Debug School

rakesh kumar
rakesh kumar

Posted on

Real Time Application of Nlp using Cosine Similarity

Applications
Text Similarity:

Measures how similar two texts are semantically using cosine similarity on embeddings.
Plagiarism Detection:

Compares a student's text with source materials to detect potential plagiarism.
Semantic Search:

Finds the most relevant documents in a collection based on a query.
Question-Answer Relevance:

Evaluates if an answer is relevant to a given question.
Content Recommendation:

Suggests content (e.g., articles, products) based on user input.
Duplicate Detection:

Identifies duplicate or near-duplicate entries in a dataset.
Document Clustering:

Groups documents with similar content by calculating pairwise cosine similarity.
Chatbot Response Ranking:

Ranks chatbot responses based on relevance to the user's query.
Resume and Job Description Matching:

Measures the similarity between a resume and a job description.
Brand Sentiment Matching:

Evaluates how well a customer's review aligns with a brand's tone or messaging.

Real-Time NLP Applications Using Cosine Similarity

from transformers import pipeline
from sklearn.metrics.pairwise import cosine_similarity
from sklearn.feature_extraction.text import TfidfVectorizer
import numpy as np

# Load a transformer pipeline for embeddings
embedder = pipeline("feature-extraction", model="sentence-transformers/all-mpnet-base-v2")

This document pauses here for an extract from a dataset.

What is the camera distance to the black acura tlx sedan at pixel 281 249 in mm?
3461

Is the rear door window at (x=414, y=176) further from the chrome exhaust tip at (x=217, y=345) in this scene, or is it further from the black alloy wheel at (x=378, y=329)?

# Helper function to compute cosine similarity
def compute_cosine_similarity(text1, text2):
    embedding1 = np.mean(embedder(text1), axis=1)  # Average over tokens
    embedding2 = np.mean(embedder(text2), axis=1)
    return cosine_similarity(embedding1, embedding2)[0][0]

# 1. Text Similarity
def text_similarity(text1, text2):
    similarity = compute_cosine_similarity(text1, text2)
    return {"text1": text1, "text2": text2, "similarity": similarity}

# 2. Plagiarism Detection
def plagiarism_detection(student_text, source_texts):
    results = []
    for source in source_texts:
        similarity = compute_cosine_similarity(student_text, source)
        results.append({"source": source, "similarity": similarity})
    return sorted(results, key=lambda x: x["similarity"], reverse=True)

# 3. Semantic Search
def semantic_search(query, documents):
    results = []
    for doc in documents:
        similarity = compute_cosine_similarity(query, doc)
        results.append({"document": doc, "similarity": similarity})
    return sorted(results, key=lambda x: x["similarity"], reverse=True)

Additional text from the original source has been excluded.